This story appeared on Network World Fusion at
http://www.nwfusion.com/columnists/2005/032805bradner.html
'Net Insider
Refusal, ignorance, arrogance or PR?
By Scott Bradner
Network World, 03/28/05
Scott Bradner
In mid-March, French news service Agence France Presse sued Google
in a U.S. District Court for copyright violations. The news service demanded
that Google stop including its material on the Google News site and asked for
$17.5 million in compensatory damages. You will pardon me if I express some
doubts about the actual motivation for this lawsuit.
I've written in the past about Google News. I consider it one of
the most useful sites on the Internet. I use it to fill out the news snippets
that I get from most other news sources. That said, I get frustrated at Google
News links to subscription-only sites because I can't access some of the
stories that look interesting. I've always assumed that such sites welcome
Google's pointers because they get free advertising for themselves and thus
might get some additional customers.
In that context, this lawsuit makes me wonder what's up with AFP.
Google News doesn't show full articles, so I find it hard to understand what
damage could mount up to more than $17 million - maybe AFP has a very high
opinion of its ability to come up with inventive headlines and feels that other
news organizations will rip them off if the headlines, which Google News does
show, are visible. Or maybe the reason that AFP doesn't want Google News to
point to its material is that AFP fears getting more subscribers will mean it
would have to hire more people to deal with them.

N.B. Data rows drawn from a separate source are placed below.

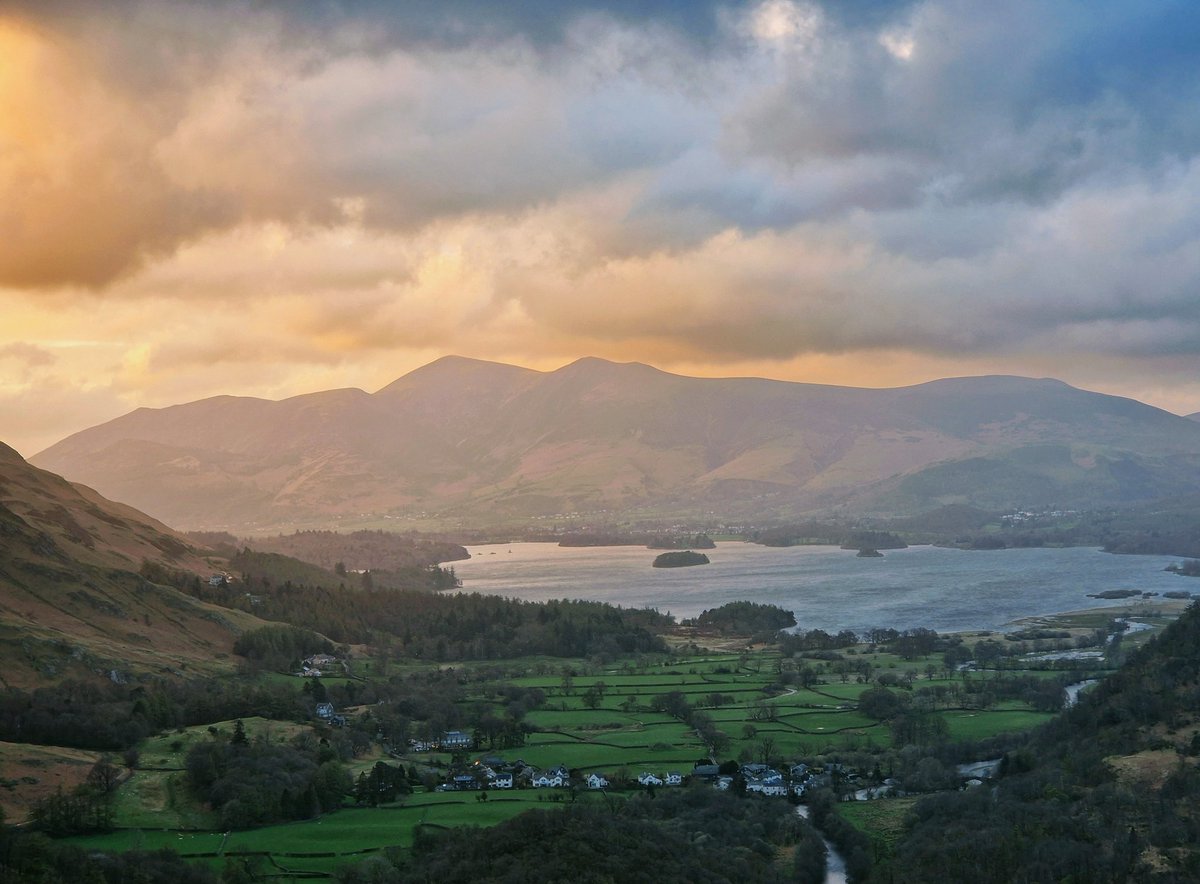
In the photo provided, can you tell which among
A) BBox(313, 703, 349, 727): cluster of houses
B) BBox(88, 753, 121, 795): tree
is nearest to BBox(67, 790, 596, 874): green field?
BBox(88, 753, 121, 795): tree

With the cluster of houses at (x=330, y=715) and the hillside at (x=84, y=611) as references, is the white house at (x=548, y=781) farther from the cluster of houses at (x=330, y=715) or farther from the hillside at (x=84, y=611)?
the hillside at (x=84, y=611)

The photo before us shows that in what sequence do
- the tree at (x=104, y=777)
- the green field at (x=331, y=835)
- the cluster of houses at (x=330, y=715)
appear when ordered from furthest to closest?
1. the cluster of houses at (x=330, y=715)
2. the tree at (x=104, y=777)
3. the green field at (x=331, y=835)

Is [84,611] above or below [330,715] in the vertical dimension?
above

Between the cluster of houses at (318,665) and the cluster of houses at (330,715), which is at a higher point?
the cluster of houses at (318,665)

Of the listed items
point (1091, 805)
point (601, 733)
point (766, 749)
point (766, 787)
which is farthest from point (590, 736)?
point (1091, 805)

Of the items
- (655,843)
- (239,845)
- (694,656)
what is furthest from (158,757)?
(694,656)

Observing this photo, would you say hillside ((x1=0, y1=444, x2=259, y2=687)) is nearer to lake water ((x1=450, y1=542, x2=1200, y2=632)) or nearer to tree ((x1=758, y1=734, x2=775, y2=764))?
tree ((x1=758, y1=734, x2=775, y2=764))

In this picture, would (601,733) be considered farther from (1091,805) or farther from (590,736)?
(1091,805)

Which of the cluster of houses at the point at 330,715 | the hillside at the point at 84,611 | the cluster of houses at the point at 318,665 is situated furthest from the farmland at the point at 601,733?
the hillside at the point at 84,611
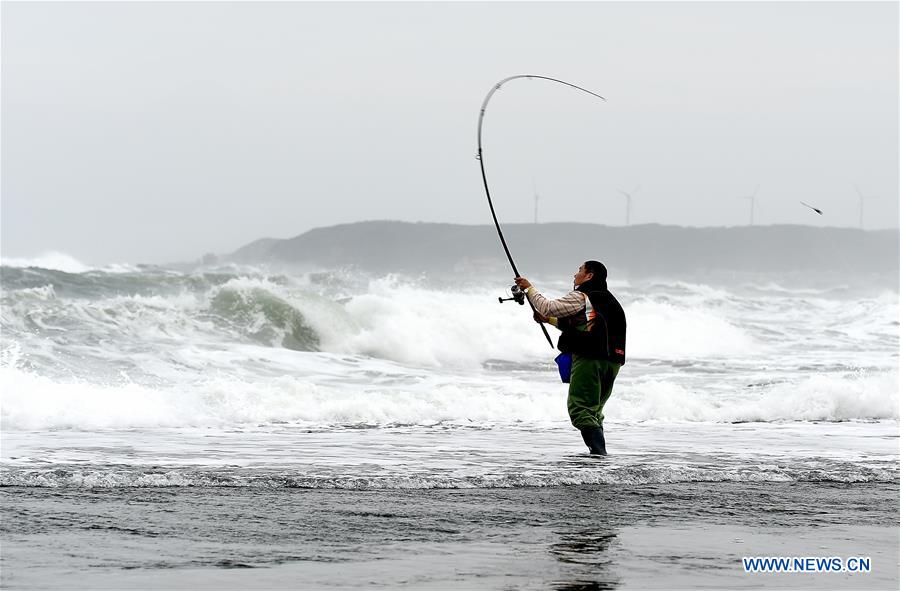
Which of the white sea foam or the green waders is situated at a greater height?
the green waders

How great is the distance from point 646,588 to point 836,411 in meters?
9.56

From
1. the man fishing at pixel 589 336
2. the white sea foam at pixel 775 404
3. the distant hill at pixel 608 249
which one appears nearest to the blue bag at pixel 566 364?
the man fishing at pixel 589 336

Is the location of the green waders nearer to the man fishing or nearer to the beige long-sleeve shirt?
the man fishing

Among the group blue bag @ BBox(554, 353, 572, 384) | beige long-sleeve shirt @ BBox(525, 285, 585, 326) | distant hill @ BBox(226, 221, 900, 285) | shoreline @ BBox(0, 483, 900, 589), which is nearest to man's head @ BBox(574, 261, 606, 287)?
beige long-sleeve shirt @ BBox(525, 285, 585, 326)

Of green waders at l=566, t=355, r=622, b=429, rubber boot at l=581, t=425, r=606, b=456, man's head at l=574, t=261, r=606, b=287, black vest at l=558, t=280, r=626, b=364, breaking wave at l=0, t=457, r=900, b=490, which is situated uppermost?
man's head at l=574, t=261, r=606, b=287

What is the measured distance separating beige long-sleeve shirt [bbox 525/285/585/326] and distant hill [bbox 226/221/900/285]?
306 ft

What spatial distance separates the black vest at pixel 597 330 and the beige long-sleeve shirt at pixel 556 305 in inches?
2.8

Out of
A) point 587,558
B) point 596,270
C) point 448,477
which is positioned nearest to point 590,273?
point 596,270

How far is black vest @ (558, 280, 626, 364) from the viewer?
840 cm

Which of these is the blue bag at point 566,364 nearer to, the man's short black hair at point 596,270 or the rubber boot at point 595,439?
the rubber boot at point 595,439

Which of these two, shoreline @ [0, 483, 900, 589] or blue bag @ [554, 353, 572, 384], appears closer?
shoreline @ [0, 483, 900, 589]

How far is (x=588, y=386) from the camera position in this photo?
8477 mm

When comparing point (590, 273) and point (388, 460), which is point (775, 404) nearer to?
point (590, 273)

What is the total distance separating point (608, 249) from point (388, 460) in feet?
385
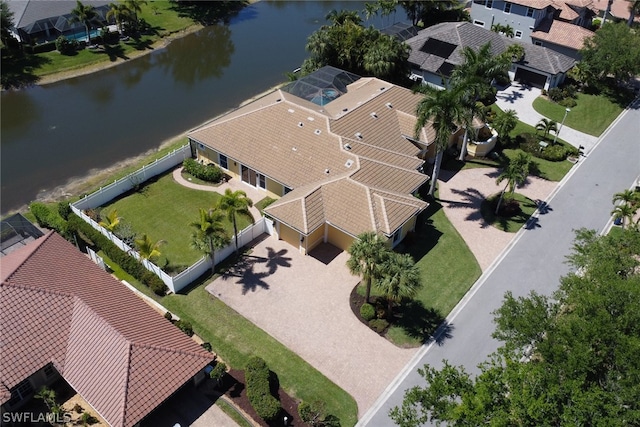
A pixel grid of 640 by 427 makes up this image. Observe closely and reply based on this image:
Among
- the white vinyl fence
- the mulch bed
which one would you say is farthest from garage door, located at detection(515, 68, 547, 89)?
the mulch bed

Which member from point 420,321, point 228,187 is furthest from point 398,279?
point 228,187

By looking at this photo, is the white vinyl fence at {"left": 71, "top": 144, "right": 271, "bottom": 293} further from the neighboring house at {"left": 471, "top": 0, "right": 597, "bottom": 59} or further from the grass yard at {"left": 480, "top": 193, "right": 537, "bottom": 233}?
the neighboring house at {"left": 471, "top": 0, "right": 597, "bottom": 59}

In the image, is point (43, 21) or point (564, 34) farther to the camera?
point (43, 21)

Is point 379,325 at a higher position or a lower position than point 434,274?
higher

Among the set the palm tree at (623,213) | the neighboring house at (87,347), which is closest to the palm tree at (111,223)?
the neighboring house at (87,347)

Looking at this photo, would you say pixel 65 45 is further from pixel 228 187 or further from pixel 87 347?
pixel 87 347

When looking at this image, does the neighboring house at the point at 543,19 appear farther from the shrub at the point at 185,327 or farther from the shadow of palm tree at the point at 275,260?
the shrub at the point at 185,327
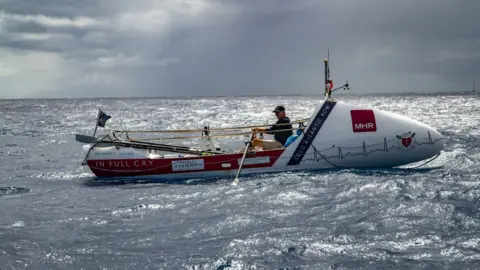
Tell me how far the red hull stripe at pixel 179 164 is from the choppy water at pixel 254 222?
670mm

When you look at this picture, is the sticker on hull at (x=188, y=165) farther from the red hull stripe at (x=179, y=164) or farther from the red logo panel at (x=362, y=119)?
the red logo panel at (x=362, y=119)

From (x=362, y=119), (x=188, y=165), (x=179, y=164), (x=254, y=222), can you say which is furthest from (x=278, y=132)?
(x=254, y=222)

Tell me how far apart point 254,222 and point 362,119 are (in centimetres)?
718

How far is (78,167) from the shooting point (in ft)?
70.4

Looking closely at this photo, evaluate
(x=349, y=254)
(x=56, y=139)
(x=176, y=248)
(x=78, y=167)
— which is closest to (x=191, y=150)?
(x=78, y=167)

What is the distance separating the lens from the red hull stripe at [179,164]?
55.3 feet

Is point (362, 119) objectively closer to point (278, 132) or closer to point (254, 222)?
point (278, 132)

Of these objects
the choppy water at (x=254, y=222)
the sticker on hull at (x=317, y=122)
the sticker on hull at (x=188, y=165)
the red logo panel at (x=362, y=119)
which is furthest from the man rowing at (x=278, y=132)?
the red logo panel at (x=362, y=119)

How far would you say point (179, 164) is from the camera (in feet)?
56.1

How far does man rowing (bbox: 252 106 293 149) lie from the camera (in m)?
17.5

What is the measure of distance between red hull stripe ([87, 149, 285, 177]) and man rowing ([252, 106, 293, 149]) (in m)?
0.98

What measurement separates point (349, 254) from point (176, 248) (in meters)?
3.20

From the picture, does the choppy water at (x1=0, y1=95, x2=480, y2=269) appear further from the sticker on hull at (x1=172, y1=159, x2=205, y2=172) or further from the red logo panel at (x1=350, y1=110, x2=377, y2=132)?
the red logo panel at (x1=350, y1=110, x2=377, y2=132)

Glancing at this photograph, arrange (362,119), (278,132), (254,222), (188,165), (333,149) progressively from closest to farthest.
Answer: (254,222)
(362,119)
(333,149)
(188,165)
(278,132)
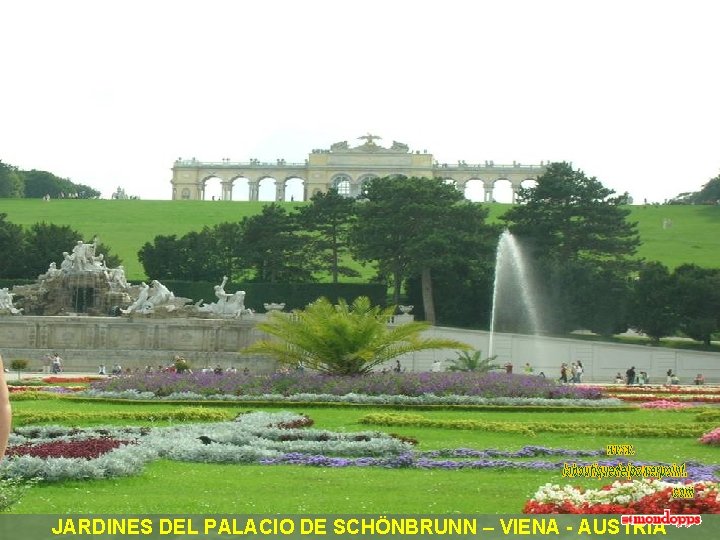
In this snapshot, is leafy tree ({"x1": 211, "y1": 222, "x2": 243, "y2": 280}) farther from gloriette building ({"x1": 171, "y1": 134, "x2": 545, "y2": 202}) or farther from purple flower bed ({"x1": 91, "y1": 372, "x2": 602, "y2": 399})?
gloriette building ({"x1": 171, "y1": 134, "x2": 545, "y2": 202})

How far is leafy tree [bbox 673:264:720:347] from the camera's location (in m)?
46.2

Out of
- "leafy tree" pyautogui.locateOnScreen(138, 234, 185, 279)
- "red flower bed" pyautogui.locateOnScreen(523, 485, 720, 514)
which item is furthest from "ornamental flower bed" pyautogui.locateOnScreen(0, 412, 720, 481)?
"leafy tree" pyautogui.locateOnScreen(138, 234, 185, 279)

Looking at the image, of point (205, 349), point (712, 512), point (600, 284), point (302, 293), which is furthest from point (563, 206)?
point (712, 512)

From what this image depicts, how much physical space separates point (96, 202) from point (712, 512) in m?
92.2

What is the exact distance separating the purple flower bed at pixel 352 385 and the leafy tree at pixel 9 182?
85.9 metres

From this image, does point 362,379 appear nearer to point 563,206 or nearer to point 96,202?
point 563,206

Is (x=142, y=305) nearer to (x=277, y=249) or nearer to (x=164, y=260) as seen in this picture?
(x=277, y=249)

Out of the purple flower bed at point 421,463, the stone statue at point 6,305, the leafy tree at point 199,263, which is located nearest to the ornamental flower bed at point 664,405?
the purple flower bed at point 421,463

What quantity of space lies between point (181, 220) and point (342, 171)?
31.8m

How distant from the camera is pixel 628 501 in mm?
9531

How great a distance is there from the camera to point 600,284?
49.5 meters

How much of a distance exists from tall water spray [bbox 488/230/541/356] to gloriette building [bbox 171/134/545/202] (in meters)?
59.9

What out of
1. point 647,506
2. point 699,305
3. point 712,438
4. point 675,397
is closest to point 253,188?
point 699,305

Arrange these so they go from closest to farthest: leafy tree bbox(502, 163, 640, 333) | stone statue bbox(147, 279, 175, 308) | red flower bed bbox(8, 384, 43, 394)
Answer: red flower bed bbox(8, 384, 43, 394) → stone statue bbox(147, 279, 175, 308) → leafy tree bbox(502, 163, 640, 333)
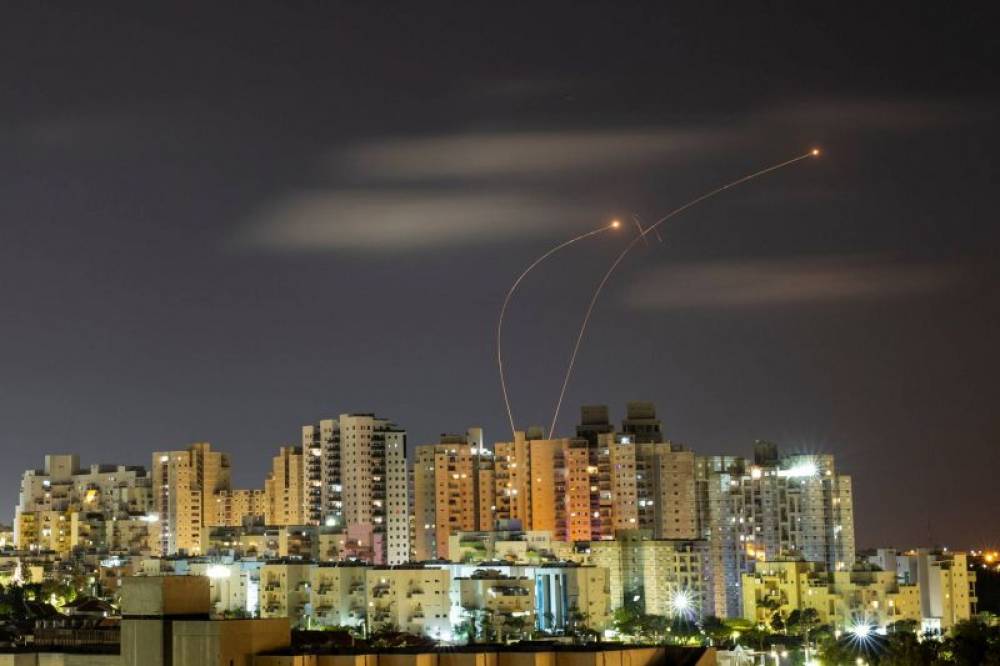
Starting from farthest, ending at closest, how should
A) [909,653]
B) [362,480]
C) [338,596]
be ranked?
[362,480], [338,596], [909,653]

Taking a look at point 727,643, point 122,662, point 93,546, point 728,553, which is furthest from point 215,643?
point 93,546

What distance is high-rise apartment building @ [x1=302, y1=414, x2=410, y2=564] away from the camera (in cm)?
3581

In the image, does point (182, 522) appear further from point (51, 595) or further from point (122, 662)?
point (122, 662)

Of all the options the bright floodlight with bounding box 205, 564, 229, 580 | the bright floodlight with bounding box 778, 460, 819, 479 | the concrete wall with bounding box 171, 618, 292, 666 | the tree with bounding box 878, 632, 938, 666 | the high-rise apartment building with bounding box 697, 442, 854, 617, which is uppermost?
the bright floodlight with bounding box 778, 460, 819, 479

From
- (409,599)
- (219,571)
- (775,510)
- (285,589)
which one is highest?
(775,510)

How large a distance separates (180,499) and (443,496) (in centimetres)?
669

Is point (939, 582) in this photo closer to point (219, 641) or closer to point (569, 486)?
point (569, 486)

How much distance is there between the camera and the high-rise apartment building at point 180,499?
39812 mm

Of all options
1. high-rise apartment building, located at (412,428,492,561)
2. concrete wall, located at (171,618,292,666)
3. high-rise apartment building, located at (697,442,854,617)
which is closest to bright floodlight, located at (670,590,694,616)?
high-rise apartment building, located at (697,442,854,617)

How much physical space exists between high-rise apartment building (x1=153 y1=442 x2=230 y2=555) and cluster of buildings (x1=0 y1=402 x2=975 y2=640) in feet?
0.13

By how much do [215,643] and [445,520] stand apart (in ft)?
81.4

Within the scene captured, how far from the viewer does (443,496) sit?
36.3 m

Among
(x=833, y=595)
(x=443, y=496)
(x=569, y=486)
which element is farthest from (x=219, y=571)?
(x=833, y=595)

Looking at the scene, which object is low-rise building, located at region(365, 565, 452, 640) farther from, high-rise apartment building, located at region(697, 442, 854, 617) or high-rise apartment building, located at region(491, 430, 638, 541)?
high-rise apartment building, located at region(697, 442, 854, 617)
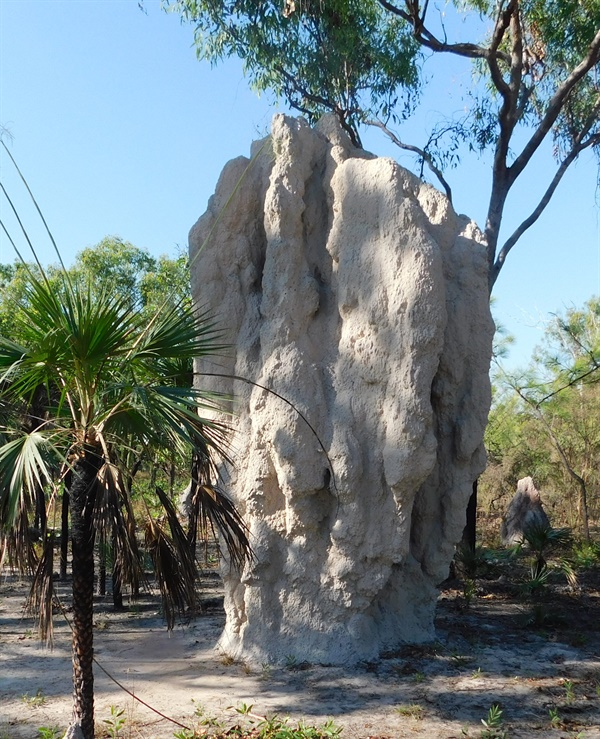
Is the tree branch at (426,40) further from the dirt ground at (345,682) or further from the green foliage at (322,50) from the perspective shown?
the dirt ground at (345,682)

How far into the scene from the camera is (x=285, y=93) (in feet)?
45.6

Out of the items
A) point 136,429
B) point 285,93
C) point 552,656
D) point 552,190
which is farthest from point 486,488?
point 136,429

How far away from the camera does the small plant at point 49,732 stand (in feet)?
18.1

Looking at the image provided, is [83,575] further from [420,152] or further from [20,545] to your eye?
[420,152]

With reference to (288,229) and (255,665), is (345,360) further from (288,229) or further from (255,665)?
(255,665)

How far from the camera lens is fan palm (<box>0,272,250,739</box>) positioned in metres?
4.55

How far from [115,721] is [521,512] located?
11594mm

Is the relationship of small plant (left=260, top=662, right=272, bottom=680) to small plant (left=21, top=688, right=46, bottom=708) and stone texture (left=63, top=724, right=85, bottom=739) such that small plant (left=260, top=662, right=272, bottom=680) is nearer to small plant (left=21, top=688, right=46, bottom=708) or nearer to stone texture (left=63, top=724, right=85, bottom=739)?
small plant (left=21, top=688, right=46, bottom=708)

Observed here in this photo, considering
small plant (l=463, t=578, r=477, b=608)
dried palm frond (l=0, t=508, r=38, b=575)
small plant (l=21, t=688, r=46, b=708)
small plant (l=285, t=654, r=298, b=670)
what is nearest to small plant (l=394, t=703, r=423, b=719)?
small plant (l=285, t=654, r=298, b=670)

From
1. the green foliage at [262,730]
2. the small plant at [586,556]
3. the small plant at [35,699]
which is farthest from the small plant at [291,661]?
the small plant at [586,556]

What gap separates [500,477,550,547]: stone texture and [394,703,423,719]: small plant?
31.7ft

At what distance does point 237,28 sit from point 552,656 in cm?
1077

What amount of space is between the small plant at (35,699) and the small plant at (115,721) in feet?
2.13

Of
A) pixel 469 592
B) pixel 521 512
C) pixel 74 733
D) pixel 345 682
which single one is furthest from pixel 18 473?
pixel 521 512
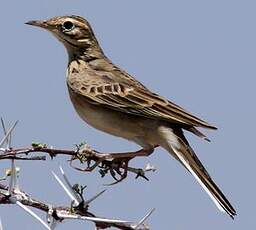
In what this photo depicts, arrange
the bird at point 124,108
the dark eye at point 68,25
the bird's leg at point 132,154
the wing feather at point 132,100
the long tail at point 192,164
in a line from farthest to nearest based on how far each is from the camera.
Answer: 1. the dark eye at point 68,25
2. the wing feather at point 132,100
3. the bird at point 124,108
4. the bird's leg at point 132,154
5. the long tail at point 192,164

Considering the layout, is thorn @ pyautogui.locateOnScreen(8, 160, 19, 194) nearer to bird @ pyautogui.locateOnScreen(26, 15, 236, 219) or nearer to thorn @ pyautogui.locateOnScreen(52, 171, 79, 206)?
thorn @ pyautogui.locateOnScreen(52, 171, 79, 206)

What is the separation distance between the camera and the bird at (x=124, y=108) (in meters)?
7.00

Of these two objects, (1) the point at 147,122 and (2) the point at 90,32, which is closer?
(1) the point at 147,122

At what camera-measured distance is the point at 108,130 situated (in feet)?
24.9

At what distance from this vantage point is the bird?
23.0 ft

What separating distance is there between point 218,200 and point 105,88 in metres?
2.79

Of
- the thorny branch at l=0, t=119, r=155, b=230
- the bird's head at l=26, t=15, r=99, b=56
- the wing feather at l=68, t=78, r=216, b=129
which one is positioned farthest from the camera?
the bird's head at l=26, t=15, r=99, b=56

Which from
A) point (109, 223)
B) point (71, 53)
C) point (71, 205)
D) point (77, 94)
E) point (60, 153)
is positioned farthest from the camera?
point (71, 53)

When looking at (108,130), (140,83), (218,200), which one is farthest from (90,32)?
(218,200)

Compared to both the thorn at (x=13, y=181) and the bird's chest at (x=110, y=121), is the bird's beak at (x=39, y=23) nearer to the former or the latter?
the bird's chest at (x=110, y=121)

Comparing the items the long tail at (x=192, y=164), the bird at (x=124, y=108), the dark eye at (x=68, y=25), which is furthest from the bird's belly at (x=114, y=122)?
the dark eye at (x=68, y=25)

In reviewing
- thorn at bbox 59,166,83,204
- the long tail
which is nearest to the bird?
the long tail

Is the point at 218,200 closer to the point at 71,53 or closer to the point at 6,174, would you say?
the point at 6,174

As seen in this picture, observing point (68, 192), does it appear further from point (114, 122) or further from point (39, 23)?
point (39, 23)
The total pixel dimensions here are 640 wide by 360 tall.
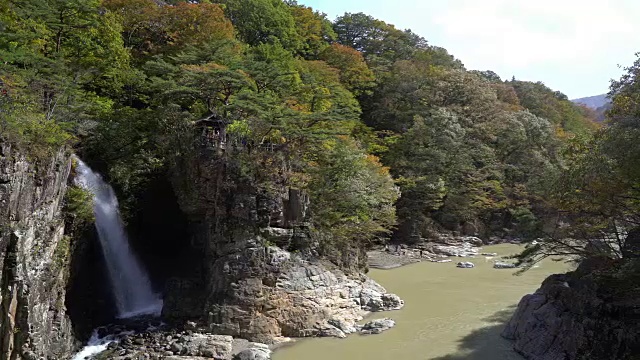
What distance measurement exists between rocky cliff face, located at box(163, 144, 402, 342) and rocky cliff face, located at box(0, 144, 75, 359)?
4.06 m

Even if I don't understand why a company in the business of
selling its services does not want more people to know about those services. It
doesn't look like it would be all that hard for AFP to ensure that Google skips
over its sites. Google has an easy-to-find Web page that says quite clearly how
to keep a site from being scanned (www.google.com/remove.html). Basically, all
you do if you want Google to skip all or part of your site is put one or more
files named "robots.txt" in your Web site. For example, your whole
site will be skipped if you have such a file at the root of your Web server
containing these two lines:
User-agent: *
Disallow: /
Robots.txt files can get quite fancy.
I suppose it's possible that the Google News Web crawlers don't
pay attention to the robots.txt files that Google says it respects for its
other Web crawling, but that doesn't seem likely. It is likelier that AFP
somehow didn't know how easy it would be to do 2 minutes worth of work itself,
on its own Web site, to ensure that its material would not be included. A
tactic that would have taken far less effort than, as the news service claims
to have done, pestering Google to try to get it to stop scanning. It also would
have taken far less effort than filing a lawsuit. Well, maybe it's not all that
likely that no one at AFP knew about robots.txt files - maybe there is some
other reason it didn't take the easy path. The two that spring to mind are
arrogance ("stop," said King Canute to the tide, "splash,"
said the tide to King Canute) or a desire for publicity.
Disclaimer: Of course you never see either arrogance or a desire
for publicity in relationship to Harvard, so the above observation is mine
alone.